# Refunds of Miss-Sexed Animals



## Crazy_Snake08 (Oct 16, 2015)

Hi All,
To the Sellers out there and luckily I haven't come across this yet selling snakes, however, what happens if you / a vet / etc. sex a snake (or any animal/reptile for that matter) and say it's a male and you sell as a male. Then x amount of time passes and the buyer comes back to you and says, "Hey, this is not a male, it's a female and I want to (now) swap for a male or want a refund"? As a seller, how do you normally go about resolving or terminating this conversation?
Assume that there is obvious markings and the both of you are definetily talking about the snake that was sold.
Thanks
Matt


----------



## kingofnobbys (Oct 16, 2015)

Well if you are buying as a companion animal, why would it matter ?

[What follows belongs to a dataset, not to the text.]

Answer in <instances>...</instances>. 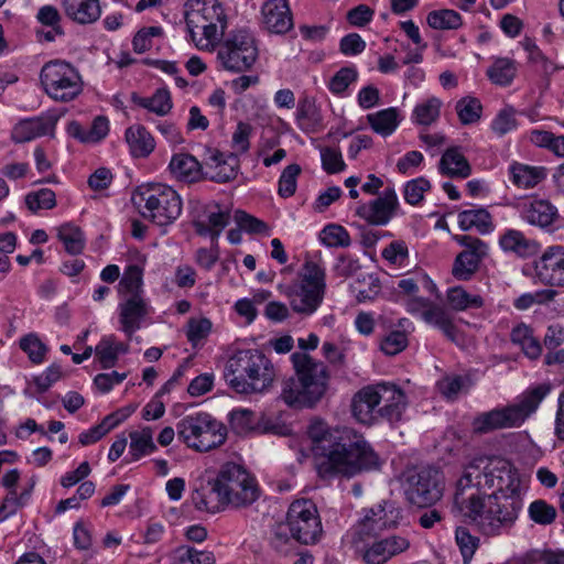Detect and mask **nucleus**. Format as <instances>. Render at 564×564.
I'll list each match as a JSON object with an SVG mask.
<instances>
[{"label": "nucleus", "instance_id": "obj_61", "mask_svg": "<svg viewBox=\"0 0 564 564\" xmlns=\"http://www.w3.org/2000/svg\"><path fill=\"white\" fill-rule=\"evenodd\" d=\"M235 221L240 229L250 234H268L269 231V227L264 221L247 214L243 210H237L235 213Z\"/></svg>", "mask_w": 564, "mask_h": 564}, {"label": "nucleus", "instance_id": "obj_11", "mask_svg": "<svg viewBox=\"0 0 564 564\" xmlns=\"http://www.w3.org/2000/svg\"><path fill=\"white\" fill-rule=\"evenodd\" d=\"M325 289L324 269L313 261H306L300 281L289 285L285 294L294 312L311 315L323 302Z\"/></svg>", "mask_w": 564, "mask_h": 564}, {"label": "nucleus", "instance_id": "obj_8", "mask_svg": "<svg viewBox=\"0 0 564 564\" xmlns=\"http://www.w3.org/2000/svg\"><path fill=\"white\" fill-rule=\"evenodd\" d=\"M135 204L144 203L143 218L159 227L173 224L182 214L181 196L171 186L152 184L139 187L133 197Z\"/></svg>", "mask_w": 564, "mask_h": 564}, {"label": "nucleus", "instance_id": "obj_63", "mask_svg": "<svg viewBox=\"0 0 564 564\" xmlns=\"http://www.w3.org/2000/svg\"><path fill=\"white\" fill-rule=\"evenodd\" d=\"M430 187V182L424 177L412 180L405 185L404 199L411 205H416L423 199L424 192Z\"/></svg>", "mask_w": 564, "mask_h": 564}, {"label": "nucleus", "instance_id": "obj_62", "mask_svg": "<svg viewBox=\"0 0 564 564\" xmlns=\"http://www.w3.org/2000/svg\"><path fill=\"white\" fill-rule=\"evenodd\" d=\"M321 159L323 169L329 174L341 172L346 166L340 151L333 148L322 149Z\"/></svg>", "mask_w": 564, "mask_h": 564}, {"label": "nucleus", "instance_id": "obj_20", "mask_svg": "<svg viewBox=\"0 0 564 564\" xmlns=\"http://www.w3.org/2000/svg\"><path fill=\"white\" fill-rule=\"evenodd\" d=\"M539 279L551 286H564V246L549 247L534 265Z\"/></svg>", "mask_w": 564, "mask_h": 564}, {"label": "nucleus", "instance_id": "obj_15", "mask_svg": "<svg viewBox=\"0 0 564 564\" xmlns=\"http://www.w3.org/2000/svg\"><path fill=\"white\" fill-rule=\"evenodd\" d=\"M454 239L464 247V250L456 256L452 274L457 280L468 281L488 256V245L481 239L468 235L455 236Z\"/></svg>", "mask_w": 564, "mask_h": 564}, {"label": "nucleus", "instance_id": "obj_57", "mask_svg": "<svg viewBox=\"0 0 564 564\" xmlns=\"http://www.w3.org/2000/svg\"><path fill=\"white\" fill-rule=\"evenodd\" d=\"M408 346V337L404 332L393 330L381 340L380 348L388 356H394Z\"/></svg>", "mask_w": 564, "mask_h": 564}, {"label": "nucleus", "instance_id": "obj_46", "mask_svg": "<svg viewBox=\"0 0 564 564\" xmlns=\"http://www.w3.org/2000/svg\"><path fill=\"white\" fill-rule=\"evenodd\" d=\"M455 109L463 124H471L480 119L482 106L477 98L465 97L457 101Z\"/></svg>", "mask_w": 564, "mask_h": 564}, {"label": "nucleus", "instance_id": "obj_45", "mask_svg": "<svg viewBox=\"0 0 564 564\" xmlns=\"http://www.w3.org/2000/svg\"><path fill=\"white\" fill-rule=\"evenodd\" d=\"M530 141L540 148L550 150L557 156H564V135H555L544 130H533L530 133Z\"/></svg>", "mask_w": 564, "mask_h": 564}, {"label": "nucleus", "instance_id": "obj_35", "mask_svg": "<svg viewBox=\"0 0 564 564\" xmlns=\"http://www.w3.org/2000/svg\"><path fill=\"white\" fill-rule=\"evenodd\" d=\"M511 341L521 347L530 359H536L542 352L540 341L533 336V330L525 324H519L511 330Z\"/></svg>", "mask_w": 564, "mask_h": 564}, {"label": "nucleus", "instance_id": "obj_28", "mask_svg": "<svg viewBox=\"0 0 564 564\" xmlns=\"http://www.w3.org/2000/svg\"><path fill=\"white\" fill-rule=\"evenodd\" d=\"M438 167L442 174L449 177L466 178L471 173L468 161L457 147L449 148L444 152Z\"/></svg>", "mask_w": 564, "mask_h": 564}, {"label": "nucleus", "instance_id": "obj_42", "mask_svg": "<svg viewBox=\"0 0 564 564\" xmlns=\"http://www.w3.org/2000/svg\"><path fill=\"white\" fill-rule=\"evenodd\" d=\"M58 238L65 250L70 254H79L85 247V238L82 229L72 224H64L58 228Z\"/></svg>", "mask_w": 564, "mask_h": 564}, {"label": "nucleus", "instance_id": "obj_33", "mask_svg": "<svg viewBox=\"0 0 564 564\" xmlns=\"http://www.w3.org/2000/svg\"><path fill=\"white\" fill-rule=\"evenodd\" d=\"M170 170L177 178L194 182L199 178L202 166L193 155L177 153L172 156Z\"/></svg>", "mask_w": 564, "mask_h": 564}, {"label": "nucleus", "instance_id": "obj_5", "mask_svg": "<svg viewBox=\"0 0 564 564\" xmlns=\"http://www.w3.org/2000/svg\"><path fill=\"white\" fill-rule=\"evenodd\" d=\"M224 377L237 393H260L272 384L275 371L262 351L243 349L227 360Z\"/></svg>", "mask_w": 564, "mask_h": 564}, {"label": "nucleus", "instance_id": "obj_39", "mask_svg": "<svg viewBox=\"0 0 564 564\" xmlns=\"http://www.w3.org/2000/svg\"><path fill=\"white\" fill-rule=\"evenodd\" d=\"M447 302L455 311L479 308L484 305V299L480 295L470 294L463 286L451 288L447 291Z\"/></svg>", "mask_w": 564, "mask_h": 564}, {"label": "nucleus", "instance_id": "obj_49", "mask_svg": "<svg viewBox=\"0 0 564 564\" xmlns=\"http://www.w3.org/2000/svg\"><path fill=\"white\" fill-rule=\"evenodd\" d=\"M321 240L327 247L338 248L350 246L348 231L340 225H328L321 232Z\"/></svg>", "mask_w": 564, "mask_h": 564}, {"label": "nucleus", "instance_id": "obj_31", "mask_svg": "<svg viewBox=\"0 0 564 564\" xmlns=\"http://www.w3.org/2000/svg\"><path fill=\"white\" fill-rule=\"evenodd\" d=\"M126 140L130 151L135 158L148 156L155 147L154 139L143 126H133L127 129Z\"/></svg>", "mask_w": 564, "mask_h": 564}, {"label": "nucleus", "instance_id": "obj_44", "mask_svg": "<svg viewBox=\"0 0 564 564\" xmlns=\"http://www.w3.org/2000/svg\"><path fill=\"white\" fill-rule=\"evenodd\" d=\"M516 72V64L512 59L498 58L487 70V75L494 84L507 86L513 80Z\"/></svg>", "mask_w": 564, "mask_h": 564}, {"label": "nucleus", "instance_id": "obj_43", "mask_svg": "<svg viewBox=\"0 0 564 564\" xmlns=\"http://www.w3.org/2000/svg\"><path fill=\"white\" fill-rule=\"evenodd\" d=\"M427 24L434 30H456L462 25L460 14L451 9L431 11L426 18Z\"/></svg>", "mask_w": 564, "mask_h": 564}, {"label": "nucleus", "instance_id": "obj_64", "mask_svg": "<svg viewBox=\"0 0 564 564\" xmlns=\"http://www.w3.org/2000/svg\"><path fill=\"white\" fill-rule=\"evenodd\" d=\"M382 258L392 264H401L409 257V249L404 241L395 240L382 250Z\"/></svg>", "mask_w": 564, "mask_h": 564}, {"label": "nucleus", "instance_id": "obj_26", "mask_svg": "<svg viewBox=\"0 0 564 564\" xmlns=\"http://www.w3.org/2000/svg\"><path fill=\"white\" fill-rule=\"evenodd\" d=\"M503 251L513 252L520 258H530L539 252L540 245L529 239L520 230L509 229L499 239Z\"/></svg>", "mask_w": 564, "mask_h": 564}, {"label": "nucleus", "instance_id": "obj_52", "mask_svg": "<svg viewBox=\"0 0 564 564\" xmlns=\"http://www.w3.org/2000/svg\"><path fill=\"white\" fill-rule=\"evenodd\" d=\"M301 173V166L299 164L288 165L279 180L278 193L281 197L288 198L294 195L296 191V180Z\"/></svg>", "mask_w": 564, "mask_h": 564}, {"label": "nucleus", "instance_id": "obj_1", "mask_svg": "<svg viewBox=\"0 0 564 564\" xmlns=\"http://www.w3.org/2000/svg\"><path fill=\"white\" fill-rule=\"evenodd\" d=\"M453 508L481 533L499 535L523 508L517 469L500 457L474 458L457 480Z\"/></svg>", "mask_w": 564, "mask_h": 564}, {"label": "nucleus", "instance_id": "obj_41", "mask_svg": "<svg viewBox=\"0 0 564 564\" xmlns=\"http://www.w3.org/2000/svg\"><path fill=\"white\" fill-rule=\"evenodd\" d=\"M442 101L437 97H430L417 104L413 110L412 119L421 126H430L435 122L441 113Z\"/></svg>", "mask_w": 564, "mask_h": 564}, {"label": "nucleus", "instance_id": "obj_56", "mask_svg": "<svg viewBox=\"0 0 564 564\" xmlns=\"http://www.w3.org/2000/svg\"><path fill=\"white\" fill-rule=\"evenodd\" d=\"M357 76L355 67H343L332 77L328 88L334 94H343L357 79Z\"/></svg>", "mask_w": 564, "mask_h": 564}, {"label": "nucleus", "instance_id": "obj_32", "mask_svg": "<svg viewBox=\"0 0 564 564\" xmlns=\"http://www.w3.org/2000/svg\"><path fill=\"white\" fill-rule=\"evenodd\" d=\"M131 100L161 117L166 116L173 107L171 94L165 88L158 89L151 97H141L137 93H132Z\"/></svg>", "mask_w": 564, "mask_h": 564}, {"label": "nucleus", "instance_id": "obj_6", "mask_svg": "<svg viewBox=\"0 0 564 564\" xmlns=\"http://www.w3.org/2000/svg\"><path fill=\"white\" fill-rule=\"evenodd\" d=\"M185 21L199 50L213 51L227 28V17L218 0H188Z\"/></svg>", "mask_w": 564, "mask_h": 564}, {"label": "nucleus", "instance_id": "obj_16", "mask_svg": "<svg viewBox=\"0 0 564 564\" xmlns=\"http://www.w3.org/2000/svg\"><path fill=\"white\" fill-rule=\"evenodd\" d=\"M411 541L405 534H389L366 543L358 550L366 564H386L391 558L405 553Z\"/></svg>", "mask_w": 564, "mask_h": 564}, {"label": "nucleus", "instance_id": "obj_29", "mask_svg": "<svg viewBox=\"0 0 564 564\" xmlns=\"http://www.w3.org/2000/svg\"><path fill=\"white\" fill-rule=\"evenodd\" d=\"M422 318L425 323L437 327L452 341H457L458 329L454 325L452 316L445 308L433 303L427 310L422 312Z\"/></svg>", "mask_w": 564, "mask_h": 564}, {"label": "nucleus", "instance_id": "obj_55", "mask_svg": "<svg viewBox=\"0 0 564 564\" xmlns=\"http://www.w3.org/2000/svg\"><path fill=\"white\" fill-rule=\"evenodd\" d=\"M20 347L25 351L34 364H41L46 354V346L40 340L36 335L29 334L21 338Z\"/></svg>", "mask_w": 564, "mask_h": 564}, {"label": "nucleus", "instance_id": "obj_21", "mask_svg": "<svg viewBox=\"0 0 564 564\" xmlns=\"http://www.w3.org/2000/svg\"><path fill=\"white\" fill-rule=\"evenodd\" d=\"M57 120L58 116L53 112L23 119L13 127L11 138L17 143H24L42 135H52Z\"/></svg>", "mask_w": 564, "mask_h": 564}, {"label": "nucleus", "instance_id": "obj_19", "mask_svg": "<svg viewBox=\"0 0 564 564\" xmlns=\"http://www.w3.org/2000/svg\"><path fill=\"white\" fill-rule=\"evenodd\" d=\"M518 208L522 220L541 229H551L560 218L556 206L549 199L536 196L527 198Z\"/></svg>", "mask_w": 564, "mask_h": 564}, {"label": "nucleus", "instance_id": "obj_22", "mask_svg": "<svg viewBox=\"0 0 564 564\" xmlns=\"http://www.w3.org/2000/svg\"><path fill=\"white\" fill-rule=\"evenodd\" d=\"M376 386H367L356 392L351 400L352 416L362 424L372 425L379 420V394Z\"/></svg>", "mask_w": 564, "mask_h": 564}, {"label": "nucleus", "instance_id": "obj_37", "mask_svg": "<svg viewBox=\"0 0 564 564\" xmlns=\"http://www.w3.org/2000/svg\"><path fill=\"white\" fill-rule=\"evenodd\" d=\"M296 539L293 536L290 527L285 522L273 525L270 538L271 547L282 554L289 555L295 550Z\"/></svg>", "mask_w": 564, "mask_h": 564}, {"label": "nucleus", "instance_id": "obj_53", "mask_svg": "<svg viewBox=\"0 0 564 564\" xmlns=\"http://www.w3.org/2000/svg\"><path fill=\"white\" fill-rule=\"evenodd\" d=\"M529 516L538 524L547 525L554 522L556 509L544 500H535L529 506Z\"/></svg>", "mask_w": 564, "mask_h": 564}, {"label": "nucleus", "instance_id": "obj_10", "mask_svg": "<svg viewBox=\"0 0 564 564\" xmlns=\"http://www.w3.org/2000/svg\"><path fill=\"white\" fill-rule=\"evenodd\" d=\"M216 46L219 63L229 72L249 70L259 56L257 41L246 28L235 29L227 34L224 32Z\"/></svg>", "mask_w": 564, "mask_h": 564}, {"label": "nucleus", "instance_id": "obj_2", "mask_svg": "<svg viewBox=\"0 0 564 564\" xmlns=\"http://www.w3.org/2000/svg\"><path fill=\"white\" fill-rule=\"evenodd\" d=\"M317 473L322 478L352 477L380 466L378 455L361 434L350 427L329 430L325 422L313 421L307 429Z\"/></svg>", "mask_w": 564, "mask_h": 564}, {"label": "nucleus", "instance_id": "obj_36", "mask_svg": "<svg viewBox=\"0 0 564 564\" xmlns=\"http://www.w3.org/2000/svg\"><path fill=\"white\" fill-rule=\"evenodd\" d=\"M367 121L376 133L388 137L392 134L399 126V110L391 107L375 113H369Z\"/></svg>", "mask_w": 564, "mask_h": 564}, {"label": "nucleus", "instance_id": "obj_58", "mask_svg": "<svg viewBox=\"0 0 564 564\" xmlns=\"http://www.w3.org/2000/svg\"><path fill=\"white\" fill-rule=\"evenodd\" d=\"M517 124L514 110L512 108H505L492 120L491 129L497 135L502 137L516 129Z\"/></svg>", "mask_w": 564, "mask_h": 564}, {"label": "nucleus", "instance_id": "obj_47", "mask_svg": "<svg viewBox=\"0 0 564 564\" xmlns=\"http://www.w3.org/2000/svg\"><path fill=\"white\" fill-rule=\"evenodd\" d=\"M25 205L32 213L40 209H52L56 206V195L50 188H41L25 196Z\"/></svg>", "mask_w": 564, "mask_h": 564}, {"label": "nucleus", "instance_id": "obj_25", "mask_svg": "<svg viewBox=\"0 0 564 564\" xmlns=\"http://www.w3.org/2000/svg\"><path fill=\"white\" fill-rule=\"evenodd\" d=\"M148 314L147 303L140 294L131 295L120 304L119 321L122 330L130 338L141 326V319Z\"/></svg>", "mask_w": 564, "mask_h": 564}, {"label": "nucleus", "instance_id": "obj_23", "mask_svg": "<svg viewBox=\"0 0 564 564\" xmlns=\"http://www.w3.org/2000/svg\"><path fill=\"white\" fill-rule=\"evenodd\" d=\"M262 24L270 33L284 34L293 26L286 0H268L261 9Z\"/></svg>", "mask_w": 564, "mask_h": 564}, {"label": "nucleus", "instance_id": "obj_59", "mask_svg": "<svg viewBox=\"0 0 564 564\" xmlns=\"http://www.w3.org/2000/svg\"><path fill=\"white\" fill-rule=\"evenodd\" d=\"M356 284H366L367 289H358L357 300L358 302H365L367 300H373L381 290L380 280L375 274H364L358 276Z\"/></svg>", "mask_w": 564, "mask_h": 564}, {"label": "nucleus", "instance_id": "obj_54", "mask_svg": "<svg viewBox=\"0 0 564 564\" xmlns=\"http://www.w3.org/2000/svg\"><path fill=\"white\" fill-rule=\"evenodd\" d=\"M258 419L254 412L240 409L230 413V424L237 433H246L256 430Z\"/></svg>", "mask_w": 564, "mask_h": 564}, {"label": "nucleus", "instance_id": "obj_3", "mask_svg": "<svg viewBox=\"0 0 564 564\" xmlns=\"http://www.w3.org/2000/svg\"><path fill=\"white\" fill-rule=\"evenodd\" d=\"M210 495L217 496V503H212L209 498L202 492L193 497L198 510L217 512L220 507L231 505L235 508H245L256 502L260 497V488L253 476L242 466L227 463L221 466L217 477L209 481Z\"/></svg>", "mask_w": 564, "mask_h": 564}, {"label": "nucleus", "instance_id": "obj_7", "mask_svg": "<svg viewBox=\"0 0 564 564\" xmlns=\"http://www.w3.org/2000/svg\"><path fill=\"white\" fill-rule=\"evenodd\" d=\"M550 392V386L542 383L527 390L518 402L501 409L478 414L471 423L473 432L487 434L496 430L520 426Z\"/></svg>", "mask_w": 564, "mask_h": 564}, {"label": "nucleus", "instance_id": "obj_51", "mask_svg": "<svg viewBox=\"0 0 564 564\" xmlns=\"http://www.w3.org/2000/svg\"><path fill=\"white\" fill-rule=\"evenodd\" d=\"M115 336L109 335L101 338L95 348L96 357L102 369H108L117 364L118 357L116 355Z\"/></svg>", "mask_w": 564, "mask_h": 564}, {"label": "nucleus", "instance_id": "obj_13", "mask_svg": "<svg viewBox=\"0 0 564 564\" xmlns=\"http://www.w3.org/2000/svg\"><path fill=\"white\" fill-rule=\"evenodd\" d=\"M443 475L437 468L425 467L411 471L404 484L408 501L419 508L431 507L443 496Z\"/></svg>", "mask_w": 564, "mask_h": 564}, {"label": "nucleus", "instance_id": "obj_27", "mask_svg": "<svg viewBox=\"0 0 564 564\" xmlns=\"http://www.w3.org/2000/svg\"><path fill=\"white\" fill-rule=\"evenodd\" d=\"M63 7L66 15L80 24L95 22L101 12L99 0H64Z\"/></svg>", "mask_w": 564, "mask_h": 564}, {"label": "nucleus", "instance_id": "obj_48", "mask_svg": "<svg viewBox=\"0 0 564 564\" xmlns=\"http://www.w3.org/2000/svg\"><path fill=\"white\" fill-rule=\"evenodd\" d=\"M455 539L464 564H469L479 546V538L471 535L467 528L458 527L455 532Z\"/></svg>", "mask_w": 564, "mask_h": 564}, {"label": "nucleus", "instance_id": "obj_40", "mask_svg": "<svg viewBox=\"0 0 564 564\" xmlns=\"http://www.w3.org/2000/svg\"><path fill=\"white\" fill-rule=\"evenodd\" d=\"M130 441V455L134 460L156 449L151 427H143L141 431L131 432Z\"/></svg>", "mask_w": 564, "mask_h": 564}, {"label": "nucleus", "instance_id": "obj_9", "mask_svg": "<svg viewBox=\"0 0 564 564\" xmlns=\"http://www.w3.org/2000/svg\"><path fill=\"white\" fill-rule=\"evenodd\" d=\"M176 430L178 438L198 452L216 448L223 445L227 437L226 426L205 412L184 416L176 424Z\"/></svg>", "mask_w": 564, "mask_h": 564}, {"label": "nucleus", "instance_id": "obj_50", "mask_svg": "<svg viewBox=\"0 0 564 564\" xmlns=\"http://www.w3.org/2000/svg\"><path fill=\"white\" fill-rule=\"evenodd\" d=\"M177 561L183 564L189 562L191 564H215L216 558L210 551H199L193 546L183 545L176 550Z\"/></svg>", "mask_w": 564, "mask_h": 564}, {"label": "nucleus", "instance_id": "obj_60", "mask_svg": "<svg viewBox=\"0 0 564 564\" xmlns=\"http://www.w3.org/2000/svg\"><path fill=\"white\" fill-rule=\"evenodd\" d=\"M142 269L137 264L129 265L120 281V286L131 295L139 294L142 286Z\"/></svg>", "mask_w": 564, "mask_h": 564}, {"label": "nucleus", "instance_id": "obj_14", "mask_svg": "<svg viewBox=\"0 0 564 564\" xmlns=\"http://www.w3.org/2000/svg\"><path fill=\"white\" fill-rule=\"evenodd\" d=\"M285 523L297 543L314 544L323 532L317 508L312 500H295L289 507Z\"/></svg>", "mask_w": 564, "mask_h": 564}, {"label": "nucleus", "instance_id": "obj_38", "mask_svg": "<svg viewBox=\"0 0 564 564\" xmlns=\"http://www.w3.org/2000/svg\"><path fill=\"white\" fill-rule=\"evenodd\" d=\"M296 119L300 128L304 131H315L322 124L319 111L315 102L308 97L299 101Z\"/></svg>", "mask_w": 564, "mask_h": 564}, {"label": "nucleus", "instance_id": "obj_30", "mask_svg": "<svg viewBox=\"0 0 564 564\" xmlns=\"http://www.w3.org/2000/svg\"><path fill=\"white\" fill-rule=\"evenodd\" d=\"M458 225L464 231L476 229L479 234L492 231L494 224L489 212L485 208L463 210L458 214Z\"/></svg>", "mask_w": 564, "mask_h": 564}, {"label": "nucleus", "instance_id": "obj_18", "mask_svg": "<svg viewBox=\"0 0 564 564\" xmlns=\"http://www.w3.org/2000/svg\"><path fill=\"white\" fill-rule=\"evenodd\" d=\"M399 207L393 188H386L381 196L358 206L356 214L372 226H384L395 215Z\"/></svg>", "mask_w": 564, "mask_h": 564}, {"label": "nucleus", "instance_id": "obj_24", "mask_svg": "<svg viewBox=\"0 0 564 564\" xmlns=\"http://www.w3.org/2000/svg\"><path fill=\"white\" fill-rule=\"evenodd\" d=\"M207 166L210 172L206 175L216 183H227L236 178L239 167V160L237 154L230 153L225 156L218 150H215L209 155Z\"/></svg>", "mask_w": 564, "mask_h": 564}, {"label": "nucleus", "instance_id": "obj_4", "mask_svg": "<svg viewBox=\"0 0 564 564\" xmlns=\"http://www.w3.org/2000/svg\"><path fill=\"white\" fill-rule=\"evenodd\" d=\"M291 359L297 382L293 379L285 381L281 398L289 405L313 406L328 389V367L305 351L292 354Z\"/></svg>", "mask_w": 564, "mask_h": 564}, {"label": "nucleus", "instance_id": "obj_34", "mask_svg": "<svg viewBox=\"0 0 564 564\" xmlns=\"http://www.w3.org/2000/svg\"><path fill=\"white\" fill-rule=\"evenodd\" d=\"M510 174L513 184L518 187L532 188L546 177V169L513 163L510 166Z\"/></svg>", "mask_w": 564, "mask_h": 564}, {"label": "nucleus", "instance_id": "obj_12", "mask_svg": "<svg viewBox=\"0 0 564 564\" xmlns=\"http://www.w3.org/2000/svg\"><path fill=\"white\" fill-rule=\"evenodd\" d=\"M40 79L44 91L56 101H70L83 91L78 70L64 61L46 63L42 67Z\"/></svg>", "mask_w": 564, "mask_h": 564}, {"label": "nucleus", "instance_id": "obj_17", "mask_svg": "<svg viewBox=\"0 0 564 564\" xmlns=\"http://www.w3.org/2000/svg\"><path fill=\"white\" fill-rule=\"evenodd\" d=\"M388 502L379 503L366 511L352 529V543L357 550L360 549L359 543H365L376 538L384 529L395 525V520L388 516Z\"/></svg>", "mask_w": 564, "mask_h": 564}]
</instances>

I can see why if someone was planning on "animal-farming" it would be important to them, but I guess it's tough luck if they got a Jenny when they wanted a boy or visaversa. Good luck to them if they try to go through the civil courts to get their $ back. LOL


----------



## Waterrat (Oct 16, 2015)

It happened to me twice in the last ten years. I probed the snakes as females and they turned out to be males (it rarely happens the other way around). I offered my apologies and the buyer understood that there is no such thing as 100% guarantee with gender of juveniles. I would not consider refund on the basis that both sexes carry the same value in terms of market price but I would consider offering another snake at slightly discounted price. Taking the wrongly sexed snake back and replacing them is out of question for quarantine reasons. I doubt very much that anyone would deliberately label a sake with wrong gender, mistakes of that kind can easily happen.

Michael


----------



## 5potted (Oct 16, 2015)

Had this happen as a buyer a number of times and it's just a bit of tough luck. Unless they've mated before there's no 100% guarantee. Because of this reason as a seller I clearly mention in my ads they are probed as male/female by my reptile vet but cannot 100% guarantee.


----------



## TrueBlue (Oct 16, 2015)

On the couple of rare occasions that it has happened to me over the years I have given the person another animal of the correct sex. Even thou some species can be hard to sex, and some males of all species can lock their hemi's shut when hatchlings and probe as females, its still my fault as I have sold a snake as something that it wasnt and there fore I replace.


----------